In remarks to pension officials from New York and several other states, Mr. Levitt, the longest-serving chairman of the Securities and Exchange Commission, said their world was fraught with problems, including conflicts of interest, opaque accounting and a tendency among elected officials to promise valuable benefits, then fail to set aside enough money to pay for them.

"As the baby boomers begin to retire, we cannot tolerate a shaky pension system," said Mr. Levitt, who stepped down from the S.E.C. in 2001 and is now a senior adviser to the Carlyle Group, a large private equities firm.

The Carlyle Group is one of the investment firms to be questioned by investigators in an inquiry into the New York State pension fund. Mr. Levitt alluded to that inquiry, which has focused on whether associates of New York State's most recent former comptroller, Alan G. Hevesi, improperly benefited from his sole direction of the $156 billion fund, the nation's second largest.

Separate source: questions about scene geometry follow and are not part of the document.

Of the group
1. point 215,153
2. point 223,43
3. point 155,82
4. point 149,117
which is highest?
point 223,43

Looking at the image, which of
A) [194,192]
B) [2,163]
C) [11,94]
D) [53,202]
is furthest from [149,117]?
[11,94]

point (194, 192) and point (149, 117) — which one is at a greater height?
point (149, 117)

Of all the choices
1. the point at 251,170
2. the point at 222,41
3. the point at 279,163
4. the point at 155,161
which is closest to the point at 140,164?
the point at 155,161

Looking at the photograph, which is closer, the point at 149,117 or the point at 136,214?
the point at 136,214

But Mr. Levitt said New York's pension woes were just the latest in a series of scandals at public funds all over the country, including those in the cities of Chicago, San Diego and Philadelphia and the states of Illinois, Ohio and California.

Mr. Levitt was speaking at an annual conference for public pension trustees sponsored by the Pacific Corporate Group, an investment management company that specializes in private equities.

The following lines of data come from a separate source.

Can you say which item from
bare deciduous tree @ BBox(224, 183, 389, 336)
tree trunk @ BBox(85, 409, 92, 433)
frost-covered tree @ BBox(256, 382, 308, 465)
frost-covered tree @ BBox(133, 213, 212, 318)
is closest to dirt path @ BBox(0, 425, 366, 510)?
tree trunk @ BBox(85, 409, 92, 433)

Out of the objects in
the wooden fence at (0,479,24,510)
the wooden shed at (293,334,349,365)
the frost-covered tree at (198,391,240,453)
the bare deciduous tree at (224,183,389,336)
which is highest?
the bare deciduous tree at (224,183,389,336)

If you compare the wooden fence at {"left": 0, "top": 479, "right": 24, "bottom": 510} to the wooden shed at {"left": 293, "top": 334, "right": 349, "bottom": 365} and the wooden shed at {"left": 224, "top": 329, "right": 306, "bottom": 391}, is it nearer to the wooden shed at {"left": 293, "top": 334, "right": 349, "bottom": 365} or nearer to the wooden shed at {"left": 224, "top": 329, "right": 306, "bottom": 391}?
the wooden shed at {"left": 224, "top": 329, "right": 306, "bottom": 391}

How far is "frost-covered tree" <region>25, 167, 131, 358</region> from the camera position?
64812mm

He said he was speaking in the dual capacity of a private equities executive and the son of Arthur Levitt Sr., who was widely admired for refusing to use the New York State pension fund to bail out New York City during its fiscal crisis in the 1970s. Today, "too many fund trustees as well as elected officials" are "unable to carry this load," he said.

Mr. Levitt said much of the trouble was rooted in pension accounting rules that "fail to reflect accurately" the cost of the benefits that public workers have earned or the value of the assets set aside to pay those benefits.

"We can't begin to improve the fiscal standing of public pension funds until we can accurately assess their financial health," he said.

He blamed a rule-making framework that allows softer accounting standards for governments than for corporations, and called for the repeal of the Tower Amendment, a 30-year-old law that limits the S.E.C.'s authority to police governmental accounting. The current S.E.C. chairman, Christopher Cox, has also expressed doubts about the Tower Amendment's continuing usefulness but has not called outright for its repeal.

Mr. Levitt also called on Congress to create an independent financing source for the body that writes the accounting rules for governments — something Congress has already established for the corporate accounting rule-makers.

Currently, the Governmental Accounting Standards Board must finance its operations by soliciting contributions from the same bodies of government that adopt its rules.

Mr. Levitt also questioned the way the governmental accounting rule-makers are chosen, saying he thought the trustees of the board should be named by the S.E.C. Currently, various constituency groups recommend trustees.

Even if the pension accounting rules are beefed up, he said, it would make little difference unless the oversight boards of the funds were also improved. Currently, less than half of all public pension funds are thought to have formal education requirements for their trustees.

Current practices also allow pension officials to give priority to political concerns, he said, like calling for the divestment of pension money from "rogue states" like Sudan and Iran. He expressed great concern over the practice of some pension officials of soliciting campaign contributions from Wall Street firms.

"We have created a situation where workers' retirement savings are being used for private gain," he said.

While at the S.E.C., Mr. Levitt said he had directed staff members to investigate these practices, after which they drafted a rule barring money managers from working for public pension funds if the money managers had recently made political contributions to any fund officials.

But the rule, conceived of in 1999, when the S.E.C. was fighting uphill to curb conflicts of interest in the auditing profession, never made it past the drafting stage. Eight years later, Mr. Levitt said he thought the problems were worse than ever.

Questions from the audience suggested that at least some trustees at the conference disagreed with Mr. Levitt's contention that pension trustees had no business identifying rogue states and trying to steer money away from them. One asked whether he also wanted them to back off from efforts to improve corporate governance. He said he did not.